Ваше письмо от 21-го. Каково почта ходит. Я с тех пор написал вам, был в Берне, видел Фази, Шаллера и прочих кесарей Швейцарии -- все идет хорошо. Но alea jacta est, т. е. была не была, делать нечего, мы должны были спуститься на грязную арену журналистики. Сначала будет грязь, одна грязь... но, если через нее пронесу гроб, но если я не упаду с ним или не буду убит, -- то торжество огромное. Я чувствую силу только на этот подвиг, даже сумасшедшую, это моя idée fixe, оттого-то я и покоряю других... с такой arrière-pensée[226] можно смириться и вынести площадную брань человека, который отвечает ею на плюхи.

Мерзавец этот напечатал в цюрихской газете, что я подослал наемных спадассинов, что он отдается под покров общества, что редакторы "Italia е popolo" -- Schurken[227]. От нас будет протест, ну и пойдет подлейшая полемика, лишь бы, говорю я, пережить ее, пересилить, лишь бы в середину не вклеился посторонний дуэль.

Генерала обвинять нечего, он имеет несчастный характер, многого не понимает, сердится, -- но он любит меня, и, хоть

тяжело бывает, оканчивается все же как я хочу. Я писал вам, кажется, что он, т. е. битый поэт, мне прислал второй картель. Я отказался, говоря, что со злодеями драться нельзя. На этот вызов я напечатаю свой appel[228] демократии и, с тем вместе, вердикт, подписанный страшными именами. Он говорит в статье: "...Какая демократия -- это чернь, подлецы", -- ему в ответ будут подписи Прудона, Маццини. Знаете ли, кто теперь работает славно? -- Фогт, от него я и не ждал столько дружбы.
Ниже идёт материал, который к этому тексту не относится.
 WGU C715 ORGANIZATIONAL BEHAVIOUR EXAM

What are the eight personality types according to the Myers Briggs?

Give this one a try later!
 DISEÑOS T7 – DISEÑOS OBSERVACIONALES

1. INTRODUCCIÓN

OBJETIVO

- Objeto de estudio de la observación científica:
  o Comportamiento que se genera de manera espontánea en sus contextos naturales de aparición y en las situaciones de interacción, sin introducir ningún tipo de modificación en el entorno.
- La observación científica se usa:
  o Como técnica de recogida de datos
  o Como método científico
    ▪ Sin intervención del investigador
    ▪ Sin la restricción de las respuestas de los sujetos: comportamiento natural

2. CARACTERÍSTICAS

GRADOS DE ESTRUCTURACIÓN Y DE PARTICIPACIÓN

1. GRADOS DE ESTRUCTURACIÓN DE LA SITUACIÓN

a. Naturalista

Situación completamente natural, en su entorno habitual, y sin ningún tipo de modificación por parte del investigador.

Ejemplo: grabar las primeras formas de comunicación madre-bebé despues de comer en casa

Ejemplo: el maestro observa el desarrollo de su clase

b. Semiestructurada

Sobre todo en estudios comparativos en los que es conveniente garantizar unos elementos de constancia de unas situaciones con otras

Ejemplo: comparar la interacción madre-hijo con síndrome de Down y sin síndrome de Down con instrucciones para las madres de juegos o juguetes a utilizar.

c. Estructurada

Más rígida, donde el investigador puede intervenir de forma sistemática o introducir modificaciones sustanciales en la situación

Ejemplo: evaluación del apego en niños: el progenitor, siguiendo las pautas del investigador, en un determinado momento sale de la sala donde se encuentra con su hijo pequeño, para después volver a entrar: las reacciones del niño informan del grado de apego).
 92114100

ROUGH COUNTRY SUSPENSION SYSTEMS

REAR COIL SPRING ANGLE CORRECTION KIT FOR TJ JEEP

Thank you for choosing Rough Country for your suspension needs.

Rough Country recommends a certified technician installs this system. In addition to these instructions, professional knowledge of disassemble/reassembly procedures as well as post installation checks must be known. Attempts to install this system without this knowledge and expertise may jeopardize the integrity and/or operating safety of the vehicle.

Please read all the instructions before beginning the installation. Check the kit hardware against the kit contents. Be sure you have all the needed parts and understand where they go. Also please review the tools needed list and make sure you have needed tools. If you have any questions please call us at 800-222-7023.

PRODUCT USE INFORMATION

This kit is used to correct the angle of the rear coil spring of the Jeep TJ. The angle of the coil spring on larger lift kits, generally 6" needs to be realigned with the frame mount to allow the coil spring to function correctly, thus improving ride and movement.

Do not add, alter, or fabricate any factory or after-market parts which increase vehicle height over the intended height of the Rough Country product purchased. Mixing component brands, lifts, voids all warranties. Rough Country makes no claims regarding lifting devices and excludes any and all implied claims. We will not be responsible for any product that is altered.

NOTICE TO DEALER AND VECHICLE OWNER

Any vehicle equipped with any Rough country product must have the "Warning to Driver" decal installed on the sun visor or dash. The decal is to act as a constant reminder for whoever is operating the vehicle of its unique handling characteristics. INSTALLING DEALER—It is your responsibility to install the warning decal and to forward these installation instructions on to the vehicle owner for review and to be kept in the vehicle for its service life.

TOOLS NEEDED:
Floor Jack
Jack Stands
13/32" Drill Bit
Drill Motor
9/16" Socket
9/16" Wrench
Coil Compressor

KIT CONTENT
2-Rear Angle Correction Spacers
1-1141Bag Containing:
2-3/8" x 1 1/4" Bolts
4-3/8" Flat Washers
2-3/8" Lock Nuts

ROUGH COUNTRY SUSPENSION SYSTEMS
A propos, узнайте, ради бога, как пропало письмо Прудона ко мне. Я получил письмо Mme Tessié, записку Даримона (превосходную), в которой он мне пишет об adresse'e Прудона, говоря, <что> письмо его опоздало. A Mme Tessié прибавляет и посылает со следующей почтой. Идти оно должно было через Геную. Письмо от 11-го пришло, пока я был в Берне, 18-го, -- но другого нет, это досадно до бесконечности, напишите Мme Tessié, пусть он напишет еще раз, делать нечего. Завтра я пишу к Мишле в Нант, получил от него на днях. Важность вопроса не теряйте из вида, это вовсе не несчастная трагедия, а вопрос колоссальный -- вопрос всей революционной религии, всех последних надежд для меня. Действительно я сознаю себя новым человеком, как выразился Саффи. И вот я делаю опыт наказать злодея без старого суда, без старого поединка -- одной силой демократического мненья. Новые люди встрепенулись, они поняли важность и отвагу предприятия; но, если они не сумеют провести, не найдут сил раздавить мерзавца, труса, если погибнем мы, а не он, -- ну что же тогда? Не будет ли это микроскопическое доказательство, что не только на больших размерах, но и в самых мелких, демократия бесплодна, неспособна, что внутренние, незримые волокна ее так же бессильны, как и ее вестовая труба, как ее воззванье? Понимаете, как у меня теперь все это сплетено в один жизненный вопрос.

Может, придется пожить в Люцерне (самый скучный и глупый город в мире, после Лугано и Белинцоны), я близко от всего, я налицо -- и в глуши, в месте, где нет ни одного знакомого. Впрочем, Люцерн, Мадрас, Нью-Йорк -- мне все равно.

Скажите Боткину, что непременно требую свиданья с ним перед его отъездом. Теперь есть железная дорога до Страсбурга, от Базеля до Люцерна прогулка; возле Тиволи am Hafen[229], дом Фанера, близ кладбища на берегу озера. Я думаю по такому адресу Moritz найдет. В трактире Schweizerhof он может спросить г.г. Francis Dillon и Tessié. Для меня очень важно видеться с таким человеком, как он, до время его возвращенья. Прочтите ему письмо. Кланяйтесь Мельгунову, что же он не стыдит Кол<ачека>?

Об надеждах ехать в Париж ничего не понимаю, а желал бы. Иначе придется зимовать около Женевы.

Прощайте. Записку Огареву может и Боткин взять. Если я переменю место, тогда сообщу точно час, чтобы вы сказали Боткину.

Эдмундишка и генерал вам кланяются усердно и Рейхелю.